Sem precisar de motivação, Benben logo exibiu um velho filme de guerra, no qual um general, com ar solene, dizia: “Senhores, nestes tempos difíceis para o nosso país, devemos unir forças…”
“Benben, pode desligar isso?” Nono fechou a tampa, pulando entre os outros três aparelhos. “Todos sabem, o restaurante da irmã Rong vai fechar! O problema não é encontrar um novo local, mas sim a falta de dinheiro. Precisamos ajudar!”
“Ué, desde quando nosso nome é Lei Feng?” Guoguo se aproximou aos trancos, ainda sem entender por que deviam ajudar Ye Rong.
“Seu idiota, só pensa em lingerie?” Nono lançou um olhar irritado. “Se o restaurante fechar, o chefe ficará desempregado; sem emprego, sem dinheiro; sem dinheiro, vai virar ladrão; se virar ladrão, vai ser preso; se for preso…”
Se Nono continuasse, provavelmente o fechamento do restaurante acabaria levando à destruição do universo.
Por sorte, os aparelhos logo se renderam. O próximo tema era simples: como conseguir dinheiro suficiente para a irmã Rong?
Vale dizer que eles já haviam esquecido o azar, ou fingiam ter esquecido, já que não seriam os prejudicados.

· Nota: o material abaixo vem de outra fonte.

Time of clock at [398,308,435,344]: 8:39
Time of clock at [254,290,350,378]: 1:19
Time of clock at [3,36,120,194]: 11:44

“E se a gente assaltasse o banco da esquina?” Depois de muito pensar, Cheche sugeriu, olhando para a esquina, e logo os funcionários do banco começaram a espirrar. “Falamos disso há tempos e nunca fomos, devem estar tristes!”
Tristes nada! Se o gerente soubesse, certamente balançaria a cabeça em prantos.

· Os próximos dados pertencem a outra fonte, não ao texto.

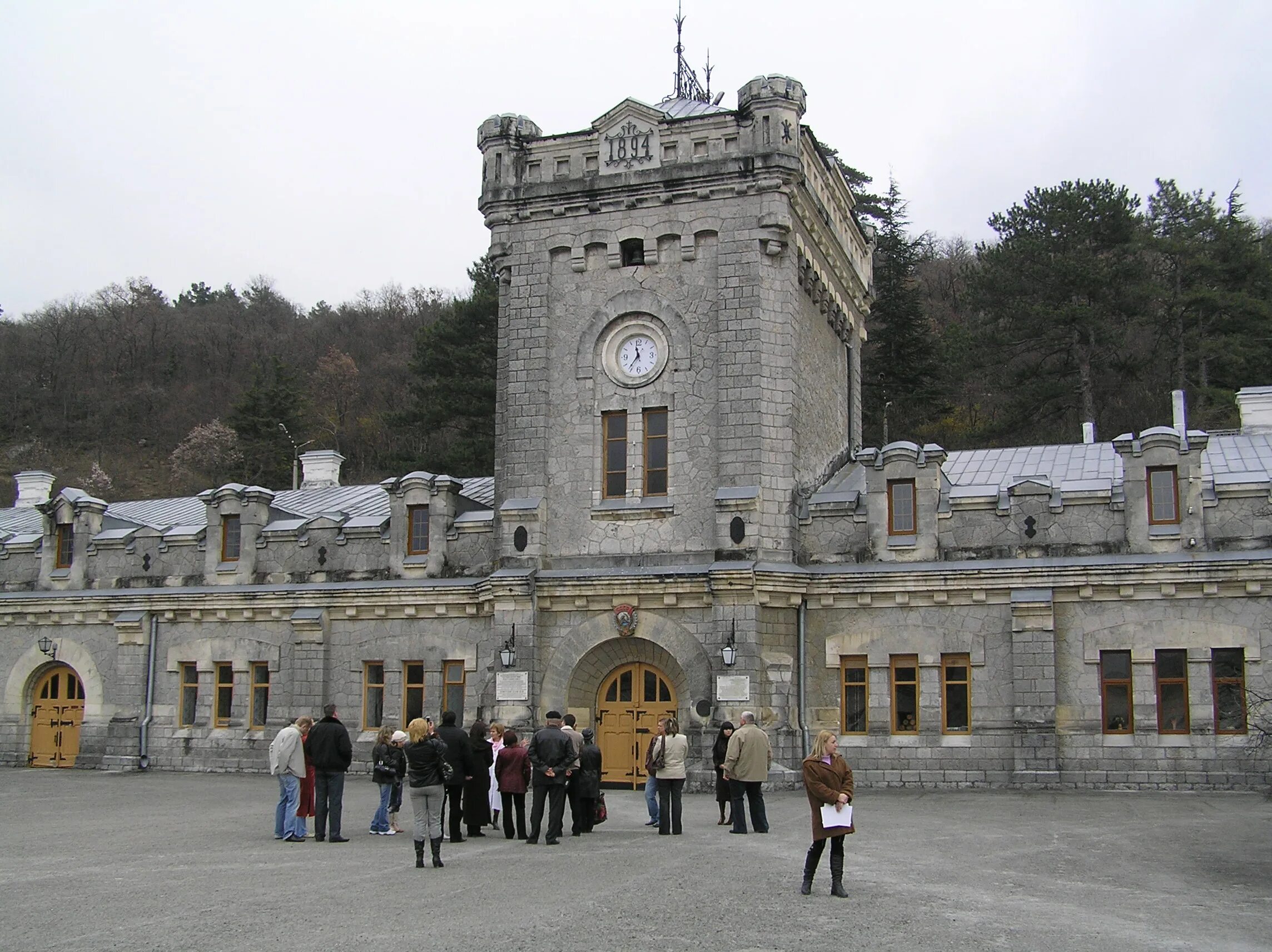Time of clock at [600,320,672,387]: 11:36
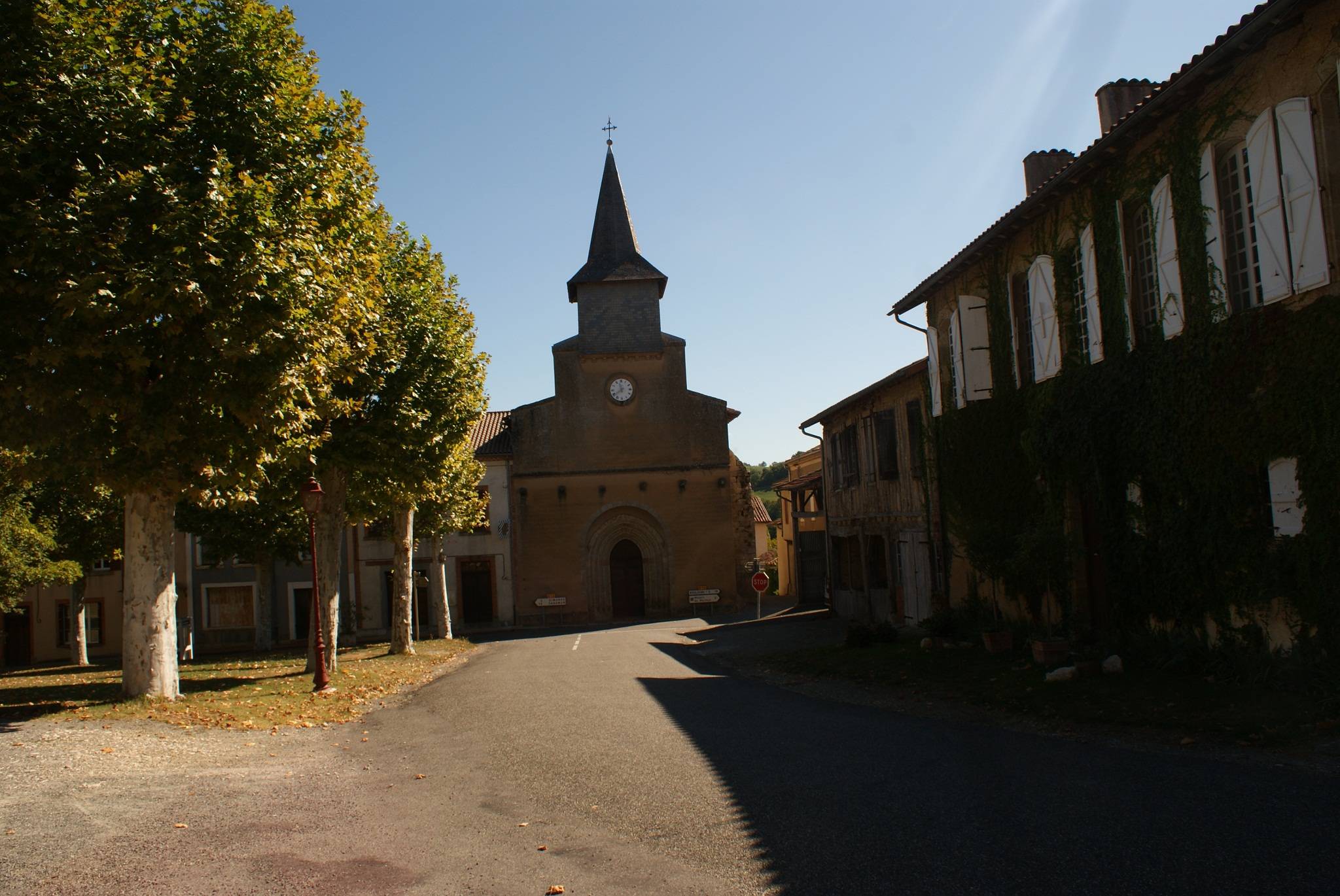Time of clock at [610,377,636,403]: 11:38
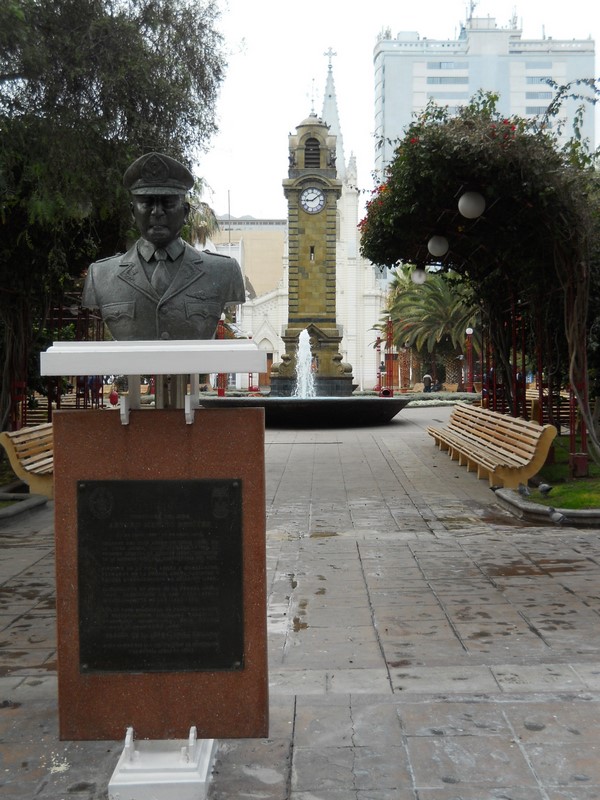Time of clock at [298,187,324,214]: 9:08
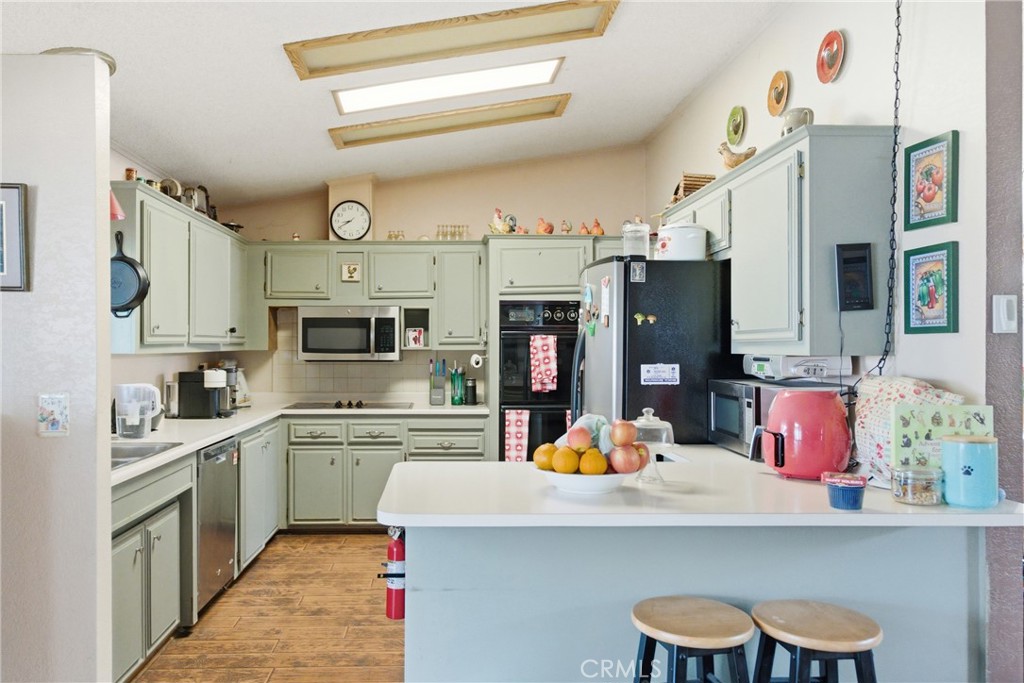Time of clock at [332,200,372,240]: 8:40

Para os aparelhos, porém, a ideia soou promissora, imaginando pilhas de dinheiro caindo do céu.
“Não dá! Embora seja fácil…” Nono disse algo que faria qualquer ladrão do mundo corar, mas continuou: “Mas, com nosso senso de justiça, jamais assustaríamos as belas caixas do banco!”
“Verdade!” Como dizem, todo mundo aprecia a beleza, e todos concordaram, parecendo protetores de flores.
“Então, que tal um sequestro?” Pouco depois, Cheche acendeu os faróis e sugeriu: “Podemos sequestrar alguns milionários, incluindo aquele Lei Zhen, por ter tomado o restaurante da irmã Rong!”
“Ótima ideia! E que tragam algumas herdeiras ricas, as lingeries ficam todas comigo!” Guoguo apoiou imediatamente, se é que tinha mãos para isso.
“Idiota!” Nono logo balançou a cabeça, desprezando: “Sequestro leva tempo, e não esqueçam, em três dias a irmã Rong ficará sem restaurante!”
É um fato, e mesmo que aceitassem pagamento parcelado, dependia da concordância dos outros.
Assim, em meio ao silêncio estranho… os aparelhos se entreolharam e suspiraram: “De fato, somos criaturas bondosas demais para o crime!”
“Na verdade, eu acho…” Nesse momento de impasse, Benben, até então calado, falou hesitante.
“Diga!” Três pares de olhos se voltaram para ele, que quase esqueceu o que queria dizer, e só depois de um bom tempo abriu a página da internet.
Alguns segundos depois, ao verem a notícia que Benben mostrava, todos se entreolharam e assentiram: “É isso, vamos nessa!”
“Mas precisamos de um humano para ajudar!” Em seguida, Cheche balançou a cabeça, preocupado. “A irmã Rong vai desmaiar! Jiadi vai dedurar! O chefe… se quisermos ser desmontados em pedacinhos, é só chamá-lo. Então, quem mais?”
Ninguém respondeu, todos frearam ao mesmo tempo, muito confusos.
Mas então, Nono acendeu a tela e fez o som do bingo: “Espere, pensei na pessoa perfeita, não existe escolha melhor!”